L’affaire agace autant qu’elle amuse. Le conseiller d’Etat Claude Roch demande aux enseignants haut-valaisans de censurer, dans un manuel scolaire utilisé pour les cours d’éducation sexuelle, des liens vers des sites internet qui ne cadrent pas «avec une certaine morale».

Vous voyez ce que c’est? Le fameux Tipp-Ex liquide qui servait, avant l’avènement du tout-informatique, à corriger les fautes et, surtout, à encrasser les rubans des machines à écrire? Eh bien voilà qu’au Vieux Pays, le suranné produit vient d’être investi d’une nouvelle mission, que même le journal La Broye annonce: cacher des liens internet dans un manuel utilisé pour les cours d’éducation sexuelle. C’est le conseiller d’Etat Claude Roch, chargé de l’éducation, de la culture et du sport, qui le demande aux enseignants haut-valaisans.
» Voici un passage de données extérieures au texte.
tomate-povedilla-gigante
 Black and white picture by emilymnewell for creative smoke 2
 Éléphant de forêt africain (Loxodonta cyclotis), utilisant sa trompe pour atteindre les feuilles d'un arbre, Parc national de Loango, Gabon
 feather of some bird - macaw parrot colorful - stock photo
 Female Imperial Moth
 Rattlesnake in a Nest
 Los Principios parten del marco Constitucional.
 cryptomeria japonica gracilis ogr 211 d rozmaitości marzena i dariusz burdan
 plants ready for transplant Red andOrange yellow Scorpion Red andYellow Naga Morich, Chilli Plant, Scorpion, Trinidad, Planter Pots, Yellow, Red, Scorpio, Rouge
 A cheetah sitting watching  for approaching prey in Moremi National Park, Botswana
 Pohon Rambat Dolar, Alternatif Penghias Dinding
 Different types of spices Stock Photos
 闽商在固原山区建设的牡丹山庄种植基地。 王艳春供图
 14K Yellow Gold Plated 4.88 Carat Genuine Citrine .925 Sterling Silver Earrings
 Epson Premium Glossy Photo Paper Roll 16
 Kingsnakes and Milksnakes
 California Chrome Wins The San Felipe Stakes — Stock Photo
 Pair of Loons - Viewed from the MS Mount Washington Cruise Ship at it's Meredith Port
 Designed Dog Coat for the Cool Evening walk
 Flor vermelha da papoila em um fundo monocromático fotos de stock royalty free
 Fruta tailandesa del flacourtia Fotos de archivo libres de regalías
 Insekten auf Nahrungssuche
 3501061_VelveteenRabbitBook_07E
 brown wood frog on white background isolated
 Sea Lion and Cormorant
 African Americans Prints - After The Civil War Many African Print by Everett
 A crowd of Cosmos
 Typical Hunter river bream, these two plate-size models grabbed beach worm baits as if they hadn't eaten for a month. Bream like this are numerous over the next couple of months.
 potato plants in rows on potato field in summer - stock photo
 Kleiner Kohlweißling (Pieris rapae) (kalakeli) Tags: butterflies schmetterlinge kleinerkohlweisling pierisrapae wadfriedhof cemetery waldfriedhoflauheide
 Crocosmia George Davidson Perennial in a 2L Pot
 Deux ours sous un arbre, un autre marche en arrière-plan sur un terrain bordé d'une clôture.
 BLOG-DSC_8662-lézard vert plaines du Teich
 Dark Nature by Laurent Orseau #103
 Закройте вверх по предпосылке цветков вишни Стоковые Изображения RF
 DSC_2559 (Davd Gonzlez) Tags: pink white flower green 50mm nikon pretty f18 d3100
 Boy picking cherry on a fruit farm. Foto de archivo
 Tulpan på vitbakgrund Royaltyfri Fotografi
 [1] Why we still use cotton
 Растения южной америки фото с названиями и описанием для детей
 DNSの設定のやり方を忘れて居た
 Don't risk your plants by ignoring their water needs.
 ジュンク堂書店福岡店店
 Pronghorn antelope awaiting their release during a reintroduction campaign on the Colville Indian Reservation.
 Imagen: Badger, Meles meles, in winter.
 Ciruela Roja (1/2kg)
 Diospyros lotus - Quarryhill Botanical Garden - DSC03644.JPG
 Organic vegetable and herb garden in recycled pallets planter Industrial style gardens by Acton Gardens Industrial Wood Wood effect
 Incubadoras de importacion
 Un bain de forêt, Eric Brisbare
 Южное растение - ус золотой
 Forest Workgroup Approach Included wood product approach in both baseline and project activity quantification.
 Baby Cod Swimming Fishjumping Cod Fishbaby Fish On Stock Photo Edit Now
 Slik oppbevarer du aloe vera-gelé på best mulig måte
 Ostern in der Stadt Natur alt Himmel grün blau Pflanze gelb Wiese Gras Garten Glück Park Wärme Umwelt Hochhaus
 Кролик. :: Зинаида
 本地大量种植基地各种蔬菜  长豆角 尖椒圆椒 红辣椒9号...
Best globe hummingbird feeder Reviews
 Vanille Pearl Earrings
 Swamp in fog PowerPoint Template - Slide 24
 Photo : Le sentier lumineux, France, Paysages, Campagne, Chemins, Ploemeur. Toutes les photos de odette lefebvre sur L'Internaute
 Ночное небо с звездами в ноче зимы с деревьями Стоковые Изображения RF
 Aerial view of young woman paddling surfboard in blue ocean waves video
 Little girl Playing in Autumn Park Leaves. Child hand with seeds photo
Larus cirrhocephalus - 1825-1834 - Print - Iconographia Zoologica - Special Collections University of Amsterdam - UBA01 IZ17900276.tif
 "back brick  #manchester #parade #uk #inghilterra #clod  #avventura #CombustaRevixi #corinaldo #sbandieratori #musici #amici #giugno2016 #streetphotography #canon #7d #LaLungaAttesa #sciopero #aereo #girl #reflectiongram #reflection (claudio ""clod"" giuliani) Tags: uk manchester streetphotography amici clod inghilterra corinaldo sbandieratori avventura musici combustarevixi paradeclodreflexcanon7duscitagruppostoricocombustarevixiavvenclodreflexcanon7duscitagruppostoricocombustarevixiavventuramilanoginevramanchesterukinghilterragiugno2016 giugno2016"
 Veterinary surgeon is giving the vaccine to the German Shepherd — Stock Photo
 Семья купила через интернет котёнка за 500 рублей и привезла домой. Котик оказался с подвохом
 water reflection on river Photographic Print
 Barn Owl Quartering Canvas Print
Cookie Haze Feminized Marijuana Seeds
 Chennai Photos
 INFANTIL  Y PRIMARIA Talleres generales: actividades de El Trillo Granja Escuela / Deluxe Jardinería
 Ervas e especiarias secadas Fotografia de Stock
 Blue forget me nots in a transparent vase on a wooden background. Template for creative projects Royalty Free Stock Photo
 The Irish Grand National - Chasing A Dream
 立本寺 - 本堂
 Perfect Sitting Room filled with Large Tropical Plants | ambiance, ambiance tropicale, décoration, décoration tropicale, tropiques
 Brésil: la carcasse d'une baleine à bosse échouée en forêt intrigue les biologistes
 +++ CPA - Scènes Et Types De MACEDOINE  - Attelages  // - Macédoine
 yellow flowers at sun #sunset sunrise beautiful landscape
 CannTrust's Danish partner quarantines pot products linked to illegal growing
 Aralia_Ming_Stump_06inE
Inutile de préciser que l’exigence – largement tournée en ridicule par Pascal Bernheim dans sa chronique de mardi, «Tipp-expurge», sur La Première de RSR – est «jugée surréaliste et rétrograde», selon les termes du Matin.

«Le livre, Schritte ins Leben («Avancer dans la vie»), allait trop loin pour Claude Roch. A la fin du chapitre «Amour et sexualité» se trouvaient des liens […] jugés «hors concept» par le conseiller d’Etat libéral-radical. Les cycles du Haut-Valais possèdent tous cet ouvrage, il fallait sévir. Dans une missive adressée aux enseignants haut-valaisans, Claude Roch demande de «cacher avec du Tipp-Ex ou autre moyen» ces liens». La liste orientant vers des sites comme ­ Feelok.ch , Tschau.ch , Lilli.ch ou ­Mysize.ch «ne cadre pas avec une certaine morale». Ces sites iraient «trop loin dans certains détails», poursuit le quotidien lausannois. Quels détails? Ceux qui évoquent la masturbation, l’homosexualité, la contraception ou encore l’avortement.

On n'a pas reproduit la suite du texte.